** Text under study **
-- Opening Marker --

- Effects system generics are coming: This is the keywords generics initiative. Programmers can be generics on types but not other things specified by keywords like ‘async’ or ‘const’. Currently with no way to generalize function types between async and sync, you end up duplicating a lot of implementations. There’s a set of async std lib functions for instance. Even worse the combinations of async and sync function arguments, function types and return types quickly gets out of hand. The initiative will also benefit other effects that cause messy duplication. Effects generics will make it possible for library authors to support both blocking and async use of their code. Currently the best approach to keeping async and blocking versions of an API in sync would be to use the “maybe_async” macro. It auto-generates two versions of functions. But there is a better way coming in 2024.

-- Closing Marker --

Extend the passage on effects system generics, beginning after its final sentence.

Dataset entries:

-- Opening Marker --

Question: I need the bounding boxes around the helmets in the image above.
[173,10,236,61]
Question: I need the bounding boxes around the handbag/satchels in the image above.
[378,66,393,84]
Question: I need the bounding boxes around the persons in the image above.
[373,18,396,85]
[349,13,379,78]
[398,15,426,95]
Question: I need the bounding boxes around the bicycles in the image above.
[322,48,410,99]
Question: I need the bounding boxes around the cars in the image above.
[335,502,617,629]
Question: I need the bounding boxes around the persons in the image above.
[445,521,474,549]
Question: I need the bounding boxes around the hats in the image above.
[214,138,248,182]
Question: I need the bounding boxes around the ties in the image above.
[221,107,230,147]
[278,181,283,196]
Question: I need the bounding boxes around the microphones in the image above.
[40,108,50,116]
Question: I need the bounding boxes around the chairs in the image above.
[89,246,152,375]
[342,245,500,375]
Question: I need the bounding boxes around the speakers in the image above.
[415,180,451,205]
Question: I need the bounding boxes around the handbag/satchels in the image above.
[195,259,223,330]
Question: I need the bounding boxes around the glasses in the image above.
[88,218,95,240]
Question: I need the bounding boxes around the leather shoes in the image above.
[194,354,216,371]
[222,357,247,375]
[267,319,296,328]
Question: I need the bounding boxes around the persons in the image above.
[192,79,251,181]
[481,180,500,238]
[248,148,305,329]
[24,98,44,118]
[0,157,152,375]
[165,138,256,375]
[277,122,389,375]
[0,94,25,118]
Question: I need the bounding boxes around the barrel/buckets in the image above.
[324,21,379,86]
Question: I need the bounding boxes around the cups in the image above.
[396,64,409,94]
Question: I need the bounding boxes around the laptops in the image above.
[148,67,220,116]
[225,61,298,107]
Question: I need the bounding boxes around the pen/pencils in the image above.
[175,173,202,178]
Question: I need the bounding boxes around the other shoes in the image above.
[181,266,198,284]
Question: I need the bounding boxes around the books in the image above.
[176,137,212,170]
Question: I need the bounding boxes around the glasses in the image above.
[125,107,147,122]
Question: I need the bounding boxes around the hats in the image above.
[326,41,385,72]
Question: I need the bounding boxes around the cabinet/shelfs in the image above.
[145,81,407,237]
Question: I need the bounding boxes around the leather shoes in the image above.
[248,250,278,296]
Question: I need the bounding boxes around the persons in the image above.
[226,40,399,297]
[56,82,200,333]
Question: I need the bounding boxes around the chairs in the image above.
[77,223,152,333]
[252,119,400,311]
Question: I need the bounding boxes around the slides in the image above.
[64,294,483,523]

-- Closing Marker --

** Exercise answer **
- Rust’s ABI isn’t stable at all: If you wanted to make dynamically linkable libraries (for a plugin system perhaps) with Rust you’d run into a problem. The ABI changes often, so your libraries would soon stop loading. Another challenge is how to represent Rust sum types (enums) in a compact way. The “Stabby” library provides a stable and compact ABI for Rust. Even better than dynamic libraries for plugin services are IPC (inter-process communication) when possible. The services are independent so won’t bring down the whole system if one fails. And for scaling some can be converted to RPC connected services.
- Fast Search at Github, replacing parts of the Ruby Rails app: They implemented a new code search engine in Rust but needed to connect it to existing Go services. They were able to use FFI and RPC approaches to do this. I don’t recall the details of how this was done. It’s interesting that this wasn’t the only team I heard about combining Rust and Go services. A good presentation.
- Const is powerful: You can do const functions and expressions, but more than that you can make const type aliases. That was something I somehow didn’t know and could come in handy.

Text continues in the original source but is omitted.